## Exercise inputs
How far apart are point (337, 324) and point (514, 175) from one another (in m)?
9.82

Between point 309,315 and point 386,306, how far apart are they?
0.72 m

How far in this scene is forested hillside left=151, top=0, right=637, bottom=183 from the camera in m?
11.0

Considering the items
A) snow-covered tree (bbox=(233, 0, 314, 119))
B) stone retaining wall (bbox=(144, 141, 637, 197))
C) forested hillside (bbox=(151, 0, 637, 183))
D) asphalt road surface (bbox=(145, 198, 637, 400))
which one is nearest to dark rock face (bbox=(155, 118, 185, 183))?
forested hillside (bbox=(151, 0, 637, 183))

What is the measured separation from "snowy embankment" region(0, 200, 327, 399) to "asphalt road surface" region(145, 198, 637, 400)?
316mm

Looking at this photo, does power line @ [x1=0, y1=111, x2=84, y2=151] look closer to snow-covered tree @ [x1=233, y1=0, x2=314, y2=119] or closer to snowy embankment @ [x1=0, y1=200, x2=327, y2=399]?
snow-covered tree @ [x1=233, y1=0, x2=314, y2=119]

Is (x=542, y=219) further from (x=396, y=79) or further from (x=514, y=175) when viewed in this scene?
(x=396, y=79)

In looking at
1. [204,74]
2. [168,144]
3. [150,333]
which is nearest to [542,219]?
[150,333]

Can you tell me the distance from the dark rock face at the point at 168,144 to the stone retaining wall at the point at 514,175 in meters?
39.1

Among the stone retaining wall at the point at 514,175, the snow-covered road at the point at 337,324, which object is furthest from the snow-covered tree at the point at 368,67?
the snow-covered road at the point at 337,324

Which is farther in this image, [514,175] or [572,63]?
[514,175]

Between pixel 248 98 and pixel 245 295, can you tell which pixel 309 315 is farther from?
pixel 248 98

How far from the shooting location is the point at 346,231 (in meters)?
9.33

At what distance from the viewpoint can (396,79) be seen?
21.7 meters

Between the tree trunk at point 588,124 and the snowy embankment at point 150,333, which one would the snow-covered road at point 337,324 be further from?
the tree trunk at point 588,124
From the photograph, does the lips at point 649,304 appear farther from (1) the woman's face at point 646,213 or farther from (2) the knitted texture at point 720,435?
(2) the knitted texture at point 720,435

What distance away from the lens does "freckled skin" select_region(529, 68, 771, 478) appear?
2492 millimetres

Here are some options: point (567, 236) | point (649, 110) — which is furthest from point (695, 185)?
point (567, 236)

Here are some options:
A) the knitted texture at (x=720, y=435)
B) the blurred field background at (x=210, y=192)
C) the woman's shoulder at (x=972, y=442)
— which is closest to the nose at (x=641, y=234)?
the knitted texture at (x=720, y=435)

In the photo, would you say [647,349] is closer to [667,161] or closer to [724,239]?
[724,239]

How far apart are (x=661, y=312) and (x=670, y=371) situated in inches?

## Goal
Copy out all of the rows above without changing a single character.

## Exercise answer
How far apart are point (337, 324) and point (514, 175) from one another (in m)?
9.82

Between point 309,315 and point 386,306, how far apart are they?
0.72 m

How far in this scene is forested hillside left=151, top=0, right=637, bottom=183 from the camera in m?
11.0

Considering the items
A) snow-covered tree (bbox=(233, 0, 314, 119))
B) stone retaining wall (bbox=(144, 141, 637, 197))
C) forested hillside (bbox=(151, 0, 637, 183))
D) asphalt road surface (bbox=(145, 198, 637, 400))
which one is nearest to dark rock face (bbox=(155, 118, 185, 183))?
forested hillside (bbox=(151, 0, 637, 183))

What is the measured separation from "snowy embankment" region(0, 200, 327, 399) to "asphalt road surface" region(145, 198, 637, 400)?
316mm

Looking at this photo, does power line @ [x1=0, y1=111, x2=84, y2=151] look closer to snow-covered tree @ [x1=233, y1=0, x2=314, y2=119] or closer to snowy embankment @ [x1=0, y1=200, x2=327, y2=399]?
snow-covered tree @ [x1=233, y1=0, x2=314, y2=119]

Is (x=542, y=219) further from (x=396, y=79) or further from (x=514, y=175) when viewed in this scene?
(x=396, y=79)

In looking at
1. [204,74]
2. [168,144]
3. [150,333]
which is nearest to [542,219]?
[150,333]

Can you tell me the distance from the dark rock face at the point at 168,144 to the stone retaining wall at the point at 514,175 in meters?
39.1

Among the stone retaining wall at the point at 514,175, the snow-covered road at the point at 337,324, which object is furthest from the snow-covered tree at the point at 368,67?
the snow-covered road at the point at 337,324

Which is farther in this image, [514,175] or [572,63]?
[514,175]

Between pixel 248 98 and pixel 245 295, can you tell which pixel 309 315 is farther from?
pixel 248 98

How far from the shooting location is the point at 346,231 (in meters)?
9.33

At what distance from the viewpoint can (396,79) be seen?
21.7 meters

Between the tree trunk at point 588,124 and the snowy embankment at point 150,333, which one would the snow-covered road at point 337,324 be further from?
the tree trunk at point 588,124
From the photograph, does the lips at point 649,304 appear farther from (1) the woman's face at point 646,213 or farther from (2) the knitted texture at point 720,435?
(2) the knitted texture at point 720,435

What distance away from the lens does "freckled skin" select_region(529, 68, 771, 478) appear?
2492 millimetres

Here are some options: point (567, 236) | point (649, 110) — which is furthest from point (695, 185)?
point (567, 236)

Here are some options:
A) the knitted texture at (x=720, y=435)
B) the blurred field background at (x=210, y=192)
C) the woman's shoulder at (x=972, y=442)
— which is closest to the nose at (x=641, y=234)?
the knitted texture at (x=720, y=435)

In the photo, would you say [647,349] is closer to [667,161] or closer to [724,239]?
[724,239]

How far apart are (x=661, y=312) and (x=670, y=371) situated in inches?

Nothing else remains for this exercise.